Olympic Dam in South Australia had its highest annual copper production since BHP bought it in 2005, as well as its best ever gold production.

The Goonyella Riverside metallurgical coal mine in Queensland posted record production for the fiscal too.

On the iron ore front the record result came thanks to record production at Jimblebar and Mining Area C, which included first ore from the 80 million tonne per nnum Yandi replacement mine South Flank in May.

The Yandi mine has begun its end-of-life ramp-down as South Flank ramps up. Yandi will continue to put out iron ore, albeit at a lower rate, for several years.

 

BHP CEO Mike Henry said South Flank would boost the overall quality of BHP's iron ore suite.

WA Iron Ore unit costs for the first half, excluding exchange rates and third party royalties was US$12.46 per tonne.

Metallurgical coal production decreased 1% to 73 million tonnes. Production is expected to be between 70Mt and 78Mt in 2021-22.

Across the BHP Queensland Coal business the record effort at Goonyella, aided by record tonnes from the Broadmeadow mine, was offset by significant wet weather impacts to most operations earlier in the year. Planned wash plant maintenance at Saraji and Caval Ridge in the first half of FY21 also had an impact.

At South Walker Creek the record stripping effort was not enough to stop production falling. High strip ratios due to ongoing impacts from geotechnical constraints had too much of an impact.

Queensland Coal unit costs grew 20% to US$85/t due to the stronger Australian dollar, lower volumes following significant wet weather during the December quarter and the planned wash plant maintenance. This was partly offset by lower fuel and energy costs, driven by lower prices and cost reduction moves.

Unit cost guidance for Queensland Coal remains at US$69-US$75/t.

BHP is expecting a stronger performance at Queensland Coal with the planned maintenance completed, providing there are no more significant wet weather events and China does not impose further restrictions on coal imports.

Across BHP's Energy Coal division production fell 17% to 19Mt. Production there is expected to fall to between 13Mt-15Mt in FY22, reflecting the divestment of its Cerrejon interest.

At New South Wales Energy Coal production fell 11% to 14Mt despite increased stripping. This reflected the impact of significant wet weather events, higher strip ratios and an increased proportion of washed coal due to reduced port capacity due to the Newcastle ship loader being damaged in November.

The ship loader is expected to be back in action during the September quarter.

NSWEC costs went up 11% to US$66/t.

Work continues at NSWEC to optimise mine planning to structurally reduce costs in the near time and create a viable mining operation resilient to low price cycles.
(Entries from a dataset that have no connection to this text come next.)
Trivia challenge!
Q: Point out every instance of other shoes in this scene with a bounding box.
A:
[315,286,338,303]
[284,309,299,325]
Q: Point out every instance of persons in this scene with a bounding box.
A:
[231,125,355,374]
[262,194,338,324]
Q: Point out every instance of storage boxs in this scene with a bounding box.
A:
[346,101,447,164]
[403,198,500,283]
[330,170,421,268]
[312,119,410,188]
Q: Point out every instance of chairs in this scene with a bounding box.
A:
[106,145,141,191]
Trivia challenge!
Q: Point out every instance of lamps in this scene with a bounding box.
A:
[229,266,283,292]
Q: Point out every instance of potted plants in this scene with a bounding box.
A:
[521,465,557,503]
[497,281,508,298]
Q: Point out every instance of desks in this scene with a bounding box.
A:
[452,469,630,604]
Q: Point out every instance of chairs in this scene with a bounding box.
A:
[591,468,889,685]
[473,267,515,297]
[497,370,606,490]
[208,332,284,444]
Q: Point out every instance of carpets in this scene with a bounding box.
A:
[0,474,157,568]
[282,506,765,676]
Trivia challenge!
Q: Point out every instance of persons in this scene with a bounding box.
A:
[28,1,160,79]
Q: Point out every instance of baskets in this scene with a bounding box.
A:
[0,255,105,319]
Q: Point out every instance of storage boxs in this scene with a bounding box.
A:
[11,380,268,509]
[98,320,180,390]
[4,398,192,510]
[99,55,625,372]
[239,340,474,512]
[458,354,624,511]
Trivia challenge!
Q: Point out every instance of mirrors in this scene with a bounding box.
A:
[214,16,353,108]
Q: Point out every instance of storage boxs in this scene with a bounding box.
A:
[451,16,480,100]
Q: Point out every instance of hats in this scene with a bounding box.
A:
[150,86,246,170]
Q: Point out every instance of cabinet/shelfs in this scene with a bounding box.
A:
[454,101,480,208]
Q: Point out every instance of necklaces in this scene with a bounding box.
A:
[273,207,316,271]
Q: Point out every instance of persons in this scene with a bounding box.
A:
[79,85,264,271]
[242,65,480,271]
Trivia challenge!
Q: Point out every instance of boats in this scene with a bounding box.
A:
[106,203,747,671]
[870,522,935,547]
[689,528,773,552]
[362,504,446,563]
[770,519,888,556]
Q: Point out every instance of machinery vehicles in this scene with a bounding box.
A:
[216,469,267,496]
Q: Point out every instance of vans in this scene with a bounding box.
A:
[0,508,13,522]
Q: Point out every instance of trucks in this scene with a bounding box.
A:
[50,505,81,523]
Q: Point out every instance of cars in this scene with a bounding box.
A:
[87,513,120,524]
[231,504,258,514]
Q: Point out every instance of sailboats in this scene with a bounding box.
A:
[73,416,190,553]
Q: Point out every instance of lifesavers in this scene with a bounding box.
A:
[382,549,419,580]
BHP said some cost savings had already been realised during the half.  

On the autonomous haulage implementation front BHP said good progress had been achieved at its WAIO and coal operations.

At Newman East iron ore mines all 22 autonomous trucks have been fully deployed since November.

At the Goonyella Riverside in Queensland, the first BHP coal site to implement autonomous haul trucks, the deployment of 86 autonomous trucks continues in line with the plan. It is expected to be completed in early 2022, on time and on budget.

At the Daunia coal mine in Queensland the first trucks started operating in January.

The rollout of the 34-strong autonomous fleet is expected to be completed in early 2022.

At Olympic Dam copper production grew 20% to 205,000t.

That reflected smelter availability and strong underground mine performance.

It also achieved record gold production of 146,000oz.

Commissioning of the refinery crane has been completed.

Production for the 2022 financial year is expected to fall to between 14,000t and 170,000t due to a planned smelter maintenance campaign.

Nickel West increased production 11% to 89,0000t, reflecting strong performance from its new mines and improved operational stability following major quadrennial maintenance shutdowns in the prior year.

Production is expected to be between 85,000t and 95,000t in FY22.

There is maintenance planned in the September quarter.

First production from the nickel sulphate plant is expected in the September quarter too.